STATED TASK: Reproduce the quarterback scouting notes in full, word for word.

SOURCE DOCUMENT:
########
Grayson has quality field vision. He has quick eyes to work through his progressions, and he showed the ability to move around in the pocket and still keep his eyes downfield. His field vision still needs some work, but he’s better than the other quarterbacks in terms of reading a defense and going through his receiving options.

Mariota shows the potential for good field vision at times, but never got consistent. There were plays where he would scan his options and other plays where he would tuck and run when his first read was covered. Mariota didn’t have a lot of complex plays called where he would drop back, survey many options, look off a safety and fire the ball to an open receiver. Oregon’s offense was much more simplistic. Mariota improved in 2014 and should continue to get better with NFL coaching. This one of the biggest hurdles for Mariota to overcome in order to turn into a good pro.

Petty is in a similar state to Mariota. He needs to improve his field vision and ability to read defenses. Hundley is a mixed bag. His field vision was excellent against Arizona State last year, but that was an aberration. Hundley’s field vision was awful in other games.

NFL prototype: Tom Brady, Patriots
  1. Jameis Winston
  2. Marcus Mariota
  3. Garrett Grayson
  4. Brett Hundley
  5. Bryce Petty

Recap: This was a tough one. While Mariota threw fewer interceptions than Winston, Oregon’s offense didn’t present him with NFL-style decision-making like Winston’s did. As far as developing NFL decision-making for throwing against pro secondaries in an NFL playbook, Winston is further ahead than Mariota. Generally, Winston had sound decision-making when you consider his body of work over the past two seasons.
########
[Items listed in a dataset]
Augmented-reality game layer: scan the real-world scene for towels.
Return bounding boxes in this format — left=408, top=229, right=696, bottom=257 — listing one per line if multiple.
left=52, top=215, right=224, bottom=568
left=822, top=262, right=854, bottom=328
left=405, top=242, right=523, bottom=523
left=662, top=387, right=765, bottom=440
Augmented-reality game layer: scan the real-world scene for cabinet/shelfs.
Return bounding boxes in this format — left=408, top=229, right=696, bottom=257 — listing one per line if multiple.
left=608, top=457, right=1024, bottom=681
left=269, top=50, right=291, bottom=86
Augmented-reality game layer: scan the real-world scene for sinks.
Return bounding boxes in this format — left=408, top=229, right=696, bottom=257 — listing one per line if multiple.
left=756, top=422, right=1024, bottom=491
########
FINAL RESULT:
Grayson has quality field vision. He has quick eyes to work through his progressions, and he showed the ability to move around in the pocket and still keep his eyes downfield. His field vision still needs some work, but he’s better than the other quarterbacks in terms of reading a defense and going through his receiving options.

Mariota shows the potential for good field vision at times, but never got consistent. There were plays where he would scan his options and other plays where he would tuck and run when his first read was covered. Mariota didn’t have a lot of complex plays called where he would drop back, survey many options, look off a safety and fire the ball to an open receiver. Oregon’s offense was much more simplistic. Mariota improved in 2014 and should continue to get better with NFL coaching. This one of the biggest hurdles for Mariota to overcome in order to turn into a good pro.

Petty is in a similar state to Mariota. He needs to improve his field vision and ability to read defenses. Hundley is a mixed bag. His field vision was excellent against Arizona State last year, but that was an aberration. Hundley’s field vision was awful in other games.

NFL prototype: Tom Brady, Patriots
  1. Jameis Winston
  2. Marcus Mariota
  3. Garrett Grayson
  4. Brett Hundley
  5. Bryce Petty

Recap: This was a tough one. While Mariota threw fewer interceptions than Winston, Oregon’s offense didn’t present him with NFL-style decision-making like Winston’s did. As far as developing NFL decision-making for throwing against pro secondaries in an NFL playbook, Winston is further ahead than Mariota. Generally, Winston had sound decision-making when you consider his body of work over the past two seasons.